The first person in the squadron to find out that Doc Daneeka was dead was Sergeant Towser, who had been informed earlier by the man in the control tower that Doc Daneeka’s name was down as a passenger on the pilot’s manifest McWatt had filed before taking off. Sergeant Towser brushed away a tear and struck Doc Daneeka’s name from the roster of squadron personnel. With lips still quivering, he rose and trudged outside reluctantly to break the bad news to Gus and Wes, discreetly avoiding any conversation with Doc Daneeka himself as he moved by the flight surgeon’s slight sepulchral figure roosting despondently on his stool in the late-afternoon sunlight between the orderly room and the medical tent. Sergeant Towser’s heart was heavy; now he had two dead men on his hands—Mudd, the dead man in Yossarian’s tent who wasn’t even there, and Doc Daneeka, the new dead man in the squadron, who most certainly was there and gave every indication of proving a still thornier administrative problem for him.
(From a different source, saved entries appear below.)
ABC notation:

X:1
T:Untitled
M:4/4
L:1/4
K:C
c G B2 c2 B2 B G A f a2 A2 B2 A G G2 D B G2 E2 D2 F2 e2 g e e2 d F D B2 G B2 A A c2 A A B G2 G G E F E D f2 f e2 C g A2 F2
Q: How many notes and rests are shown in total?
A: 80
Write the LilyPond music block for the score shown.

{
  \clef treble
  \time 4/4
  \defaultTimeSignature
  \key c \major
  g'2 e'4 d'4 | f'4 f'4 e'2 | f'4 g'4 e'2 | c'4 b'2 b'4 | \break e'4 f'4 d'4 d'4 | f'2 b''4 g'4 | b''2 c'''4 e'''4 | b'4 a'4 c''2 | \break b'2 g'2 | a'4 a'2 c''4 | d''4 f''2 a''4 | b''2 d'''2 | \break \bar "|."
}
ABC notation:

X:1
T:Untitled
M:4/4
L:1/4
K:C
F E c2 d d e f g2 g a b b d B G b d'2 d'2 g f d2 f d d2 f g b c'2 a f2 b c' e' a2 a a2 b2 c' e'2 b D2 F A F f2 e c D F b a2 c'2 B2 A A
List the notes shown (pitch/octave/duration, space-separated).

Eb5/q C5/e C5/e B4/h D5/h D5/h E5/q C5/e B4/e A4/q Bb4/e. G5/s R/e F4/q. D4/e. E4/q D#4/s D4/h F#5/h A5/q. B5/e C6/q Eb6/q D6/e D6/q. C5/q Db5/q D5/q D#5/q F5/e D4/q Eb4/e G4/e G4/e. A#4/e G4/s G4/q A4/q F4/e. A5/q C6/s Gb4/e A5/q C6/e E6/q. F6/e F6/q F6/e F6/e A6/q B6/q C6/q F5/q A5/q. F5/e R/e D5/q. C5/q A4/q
Gus and Wes listened to Sergeant Towser with looks of stoic surprise and said not a word about their bereavement to anyone else until Doc Daneeka himself came in about an hour afterward to have his temperature taken for the third time that day and his blood pressure checked. The thermometer registered a half degree lower than his usual subnormal temperature of 96.8. Doc Daneeka was alarmed. The fixed, vacant, wooden stares of his two enlisted men were even more irritating than always.

“Goddammit,” he expostulated politely in an uncommon excess of exasperation, “what’s the matter with you two men anyway? It just isn’t right for a person to have a low temperature all the time and walk around with a stuffed nose.” Doc Daneeka emitted a glum, self-pitying sniff and strolled disconsolately across the tent to help himself to some aspirin and sulphur pills and paint his own throat with Argyrol. His downcast face was fragile and forlorn as a swallow’s, and he rubbed the back of his arms rhythmically. “Just look how cold I am right now. You’re sure you’re not holding anything back?”